Most herbs for insomnia contain vitamins B and D, as well as thiamin and niacin. Iron, calcium, potassium and other minerals might also be present. The most frequently purchased natural sleep aid is valerian root, followed by hops and passionflower.
The U.S. Food and Drug Administration has placed valerian on its “Generally Recognized as Safe” list. Some modern studies have shown that valerian can reduce spasms and enhance blood flow. The herb may help some people who suffer from insomnia, but potential side effects are a possibility. These may include headache, nausea and heart palpitations.
Hops are frequently thought of as the flavoring agent that adds taste to beer, but they are also one of the more popular herbs for insomnia. Hops can be ingested, but placing the herb inside a pillow is another form of treatment. Those who use hops to fight insomnia tend to believe that inhaling the herb’s aroma assists in bring about a calm and restful sleep.
Passionflower has a lyrical name and a tea made from its dried roots and leaves is said to promote sleep. Passionflower may be especially effective in those who consume large amounts of coffee or soda. It is thought to slow motor activity and reduce the nervousness and agitation caused by caffeine.
Other herbs for insomnia include lavender, oats, kava kava, peppermint, yarrow and primrose. Jimson weed is sometimes considered helpful in bringing on sleep, but would-be users should be aware that jimson is highly toxic and should be avoided. Chamomile tea has been touted for centuries as a sleep aid, and appears to have few if any negative side effects.
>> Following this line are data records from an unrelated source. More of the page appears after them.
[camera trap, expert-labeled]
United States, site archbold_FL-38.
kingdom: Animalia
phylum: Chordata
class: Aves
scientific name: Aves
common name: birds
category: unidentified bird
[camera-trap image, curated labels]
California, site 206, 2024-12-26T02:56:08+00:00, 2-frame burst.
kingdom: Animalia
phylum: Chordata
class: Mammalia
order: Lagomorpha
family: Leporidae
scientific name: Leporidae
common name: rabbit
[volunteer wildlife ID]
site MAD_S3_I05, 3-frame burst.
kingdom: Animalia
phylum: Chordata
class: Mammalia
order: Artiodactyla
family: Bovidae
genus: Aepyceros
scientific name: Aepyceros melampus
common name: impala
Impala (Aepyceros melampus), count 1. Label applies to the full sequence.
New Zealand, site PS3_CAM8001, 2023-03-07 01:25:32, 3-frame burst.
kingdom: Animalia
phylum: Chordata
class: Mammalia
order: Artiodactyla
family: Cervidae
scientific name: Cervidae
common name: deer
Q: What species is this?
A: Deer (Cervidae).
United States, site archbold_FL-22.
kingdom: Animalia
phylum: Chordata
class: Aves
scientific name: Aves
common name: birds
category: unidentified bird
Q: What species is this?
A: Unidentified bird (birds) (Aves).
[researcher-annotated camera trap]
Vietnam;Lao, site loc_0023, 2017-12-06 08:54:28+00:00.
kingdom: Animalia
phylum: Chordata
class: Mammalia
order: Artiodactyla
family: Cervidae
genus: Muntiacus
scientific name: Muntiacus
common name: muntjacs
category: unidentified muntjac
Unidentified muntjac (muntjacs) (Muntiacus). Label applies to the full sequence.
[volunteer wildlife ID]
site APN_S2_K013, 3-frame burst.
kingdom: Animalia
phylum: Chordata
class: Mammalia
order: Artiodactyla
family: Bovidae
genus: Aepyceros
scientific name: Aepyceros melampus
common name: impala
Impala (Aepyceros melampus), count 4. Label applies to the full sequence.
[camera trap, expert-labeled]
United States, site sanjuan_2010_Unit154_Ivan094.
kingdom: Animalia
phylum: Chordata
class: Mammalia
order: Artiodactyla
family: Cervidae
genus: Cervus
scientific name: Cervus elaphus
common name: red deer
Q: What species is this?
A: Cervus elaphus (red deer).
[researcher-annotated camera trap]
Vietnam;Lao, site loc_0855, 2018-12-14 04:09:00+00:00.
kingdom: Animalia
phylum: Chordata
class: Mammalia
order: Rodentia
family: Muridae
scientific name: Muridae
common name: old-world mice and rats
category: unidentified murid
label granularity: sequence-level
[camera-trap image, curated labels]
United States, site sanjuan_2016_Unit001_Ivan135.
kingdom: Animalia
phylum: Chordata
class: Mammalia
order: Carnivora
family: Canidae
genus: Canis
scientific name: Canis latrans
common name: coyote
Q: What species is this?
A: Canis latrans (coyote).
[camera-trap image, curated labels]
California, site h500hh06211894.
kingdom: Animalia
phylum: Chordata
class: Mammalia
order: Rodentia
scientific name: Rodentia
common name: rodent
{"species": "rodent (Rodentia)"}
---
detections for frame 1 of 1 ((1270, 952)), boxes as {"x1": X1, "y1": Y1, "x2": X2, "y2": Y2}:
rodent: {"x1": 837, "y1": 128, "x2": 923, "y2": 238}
A person who purchases herbs for insomnia should realize that claims of effectiveness might be exaggerated. In 1994 the U.S. Congress passed the Dietary Supplement Health and Education Act. This act allowed herbal treatments and dietary aids to be sold and marketed without conclusive tests as to their safety or efficacy. While herbs for insomnia are helpful to some people, others may experience either no effects or unpleasant side effects.